The thought of embarking on reading a novel of almost 1500 pages may put you off, but if so it would be a pity. Vikram Seth's book is a delight, at once touching, humorous, and widely panoramic. It is really several novels in one. In one way it is the story of the search for a suitable husband for Lata, conducted in semi-concert by Lata herself and her mother, who are a generation apart in their ideas about arranged marriages yet come eventually to agree. But this narrative recedes into the background for long stretches, as we follow the fortunes of various members of three families, including Lata's own, in the years immediately after the partition of India. Two of the families are Hindu, one is Muslim, and the three are linked to one another by marriage or friendship. There are the Kapoors, whose most prominent member, the charming if rather feckless Maan Kapoor, falls deeply in love with a Muslim singer and courtesan. There are the Khans, who are Muslim, and whose son Firoz is a close friend of Maan's, a friendship which eventually results in near-tragedy. And there are the Chatterjis, a family of brilliant and highly Anglicised young men and womem: Amit, the poet and novelist, Dipankar the would-be mystic, and Meenakshi and Kakoli, two beautiful and amoral sisters who continually exchange verse couplets with each other in a sort of verbal tennis match of wit.

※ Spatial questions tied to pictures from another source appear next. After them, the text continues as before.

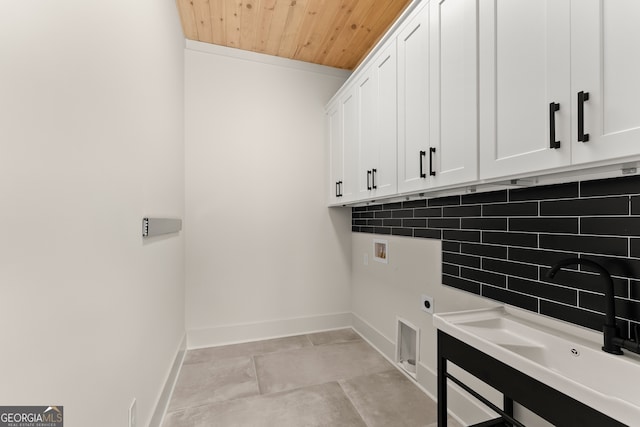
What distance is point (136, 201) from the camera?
51.6 inches

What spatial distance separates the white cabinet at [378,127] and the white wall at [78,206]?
1.42 meters

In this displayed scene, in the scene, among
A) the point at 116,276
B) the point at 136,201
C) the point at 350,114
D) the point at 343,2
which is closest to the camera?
the point at 116,276

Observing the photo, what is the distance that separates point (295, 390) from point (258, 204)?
1657mm

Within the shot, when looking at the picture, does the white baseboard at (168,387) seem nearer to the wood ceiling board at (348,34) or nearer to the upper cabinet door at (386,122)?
the upper cabinet door at (386,122)

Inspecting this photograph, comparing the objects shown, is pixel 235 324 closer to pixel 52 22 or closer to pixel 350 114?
pixel 350 114

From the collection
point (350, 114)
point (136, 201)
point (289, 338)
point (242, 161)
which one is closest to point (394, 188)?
point (350, 114)

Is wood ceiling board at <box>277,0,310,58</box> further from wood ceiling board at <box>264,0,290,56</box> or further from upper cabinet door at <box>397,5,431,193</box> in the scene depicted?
upper cabinet door at <box>397,5,431,193</box>

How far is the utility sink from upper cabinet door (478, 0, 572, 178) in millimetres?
655

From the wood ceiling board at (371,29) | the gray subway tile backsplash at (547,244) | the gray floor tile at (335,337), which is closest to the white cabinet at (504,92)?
the gray subway tile backsplash at (547,244)

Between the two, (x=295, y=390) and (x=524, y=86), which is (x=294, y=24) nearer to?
(x=524, y=86)

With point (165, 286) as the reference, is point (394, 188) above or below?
above

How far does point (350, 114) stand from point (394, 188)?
998 millimetres

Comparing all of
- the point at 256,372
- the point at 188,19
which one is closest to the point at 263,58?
the point at 188,19

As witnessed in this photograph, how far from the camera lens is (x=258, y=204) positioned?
9.28 feet
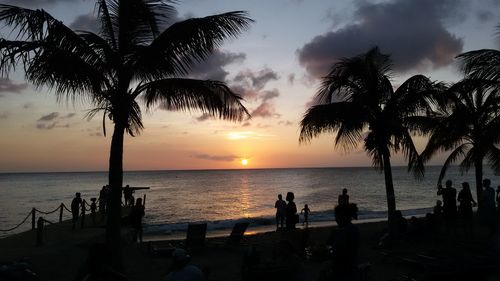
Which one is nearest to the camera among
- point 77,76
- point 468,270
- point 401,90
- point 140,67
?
point 468,270

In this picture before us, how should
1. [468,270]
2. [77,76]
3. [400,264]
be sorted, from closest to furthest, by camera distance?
1. [468,270]
2. [77,76]
3. [400,264]

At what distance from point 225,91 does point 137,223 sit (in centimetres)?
809

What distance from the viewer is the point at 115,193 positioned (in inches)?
337

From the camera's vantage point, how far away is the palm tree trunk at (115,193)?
28.0ft

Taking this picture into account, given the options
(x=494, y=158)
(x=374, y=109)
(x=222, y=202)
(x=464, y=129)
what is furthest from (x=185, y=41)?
(x=222, y=202)

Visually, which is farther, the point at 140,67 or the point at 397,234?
the point at 397,234

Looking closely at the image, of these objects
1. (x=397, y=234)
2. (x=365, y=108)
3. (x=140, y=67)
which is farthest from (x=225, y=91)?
(x=397, y=234)

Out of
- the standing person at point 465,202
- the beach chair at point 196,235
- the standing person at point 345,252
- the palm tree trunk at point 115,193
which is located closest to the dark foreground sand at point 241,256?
the beach chair at point 196,235

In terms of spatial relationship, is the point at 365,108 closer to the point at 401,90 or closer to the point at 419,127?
the point at 401,90

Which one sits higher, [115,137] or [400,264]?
[115,137]

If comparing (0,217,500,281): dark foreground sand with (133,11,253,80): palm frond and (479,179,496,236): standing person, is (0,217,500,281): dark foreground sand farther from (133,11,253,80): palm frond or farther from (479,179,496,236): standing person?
(133,11,253,80): palm frond

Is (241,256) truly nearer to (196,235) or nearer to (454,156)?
(196,235)

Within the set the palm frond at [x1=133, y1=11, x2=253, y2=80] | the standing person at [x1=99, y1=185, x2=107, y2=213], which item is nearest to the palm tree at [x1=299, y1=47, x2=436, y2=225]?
the palm frond at [x1=133, y1=11, x2=253, y2=80]

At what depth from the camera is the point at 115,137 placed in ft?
28.6
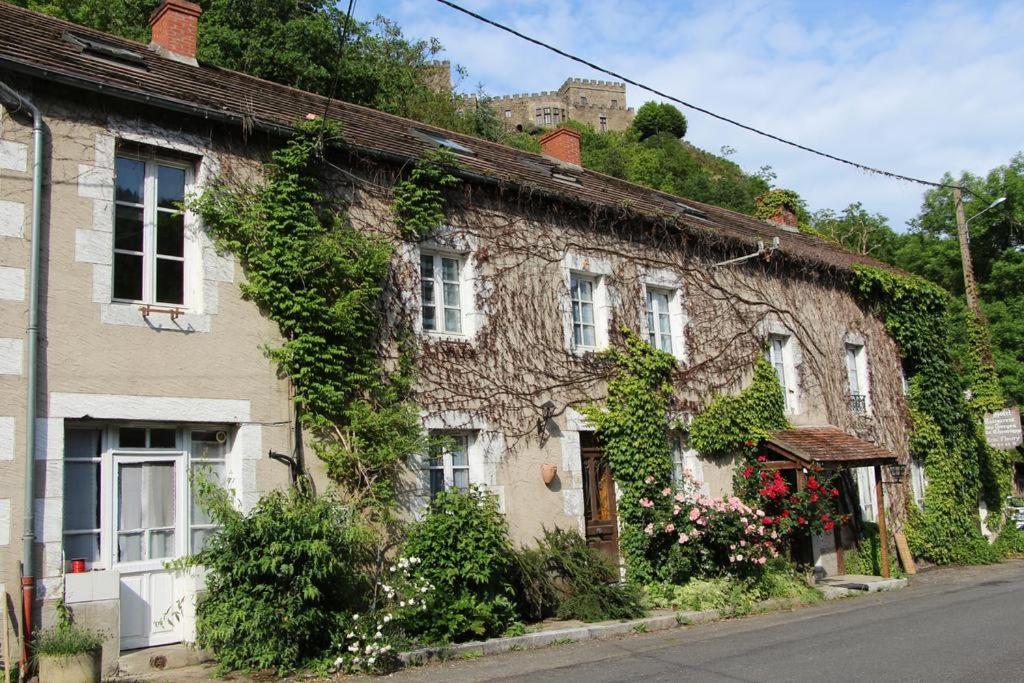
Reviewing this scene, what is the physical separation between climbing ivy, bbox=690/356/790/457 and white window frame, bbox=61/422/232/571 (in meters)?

Politics runs through the story as well, and Nehru himself appears occasionally; I have to say that for me these sections were less successful and I was tempted to skip some of the set speeches. Another minor problem at times was a certain vagueness about which language the characters were speaking. This matters, because the characters themselves make a lot of it; Lata's pompous brother Arun, for example, who is a yuppy before his time, is scornful of Haresh, Lata's husband-to-be, because his English is less than perfect (although, in a delightully ironic passage, he is eventually forced to admit that he, Arun, has never been to England while Haresh has lived and studied there). Mostly, however, Seth manages these linguistic transitions adroitly.
Long though this book is, I wouldn't wish it shorter. In fact, it's so rich that when I reached the end I felt like rereading it; and I'm sure I shall.